The Boot plugin then gives the plain jar a classifier such as plain so the two artifacts do not collide.

When You Would Use Each One

Use the executable Boot jar when you want a self-contained application artifact:

bash
java -jar myapp.jar

Use the plain jar when you specifically need a regular library-style jar or want to consume the compiled output in a different packaging flow.

For most application deployments, the executable Boot jar is the one that matters. For some build pipelines, publishing or inspecting the plain jar is still useful because it reflects the project's own classes without the Boot repackaging structure.

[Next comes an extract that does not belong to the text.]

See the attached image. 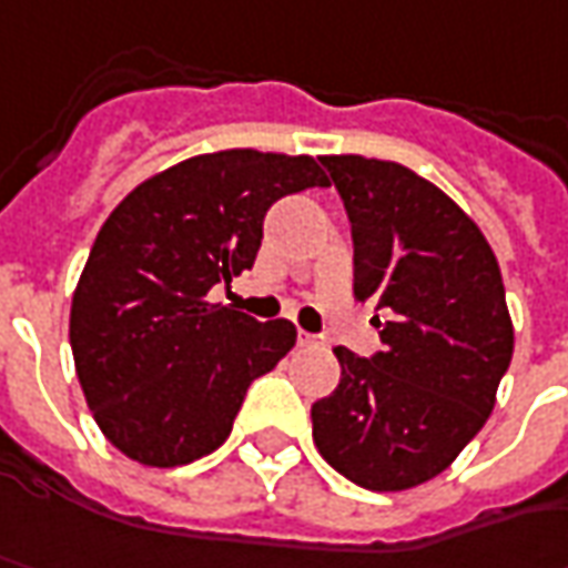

How to Disable the One You Do Not Need

If the extra jar is confusing or unnecessary, you can disable one of the tasks. For example, to disable the plain jar in Gradle:

groovy
tasks.named("jar") {
    enabled = false
}

Or, less commonly, disable the Boot jar if the project is acting as a library rather than a standalone application:

groovy
tasks.named("bootJar") {
    enabled = false
}

Which one you disable depends on whether the module is an app or a reusable library.

Common Pitfalls

  • Assuming the plain jar and Boot jar are interchangeable deployment artifacts.
  • Trying to run the plain jar with java -jar and expecting Boot dependency resolution to work.
  • Publishing both artifacts without understanding which one downstream users should consume.
  • Disabling the wrong task in a multi-module build where some modules are apps and others are libraries.
  • Confusing the jar classifier with a version difference rather than a packaging difference.

Summary

  • The main Spring Boot jar is the executable, dependency-inclusive artifact.
  • The -plain.jar is the regular jar output from the standard Java build task.
  • The executable jar is usually the correct artifact for application deployment.
  • The plain jar is useful when you need regular jar semantics or library-style packaging.
  • You can disable either jar or bootJar depending on the module's purpose.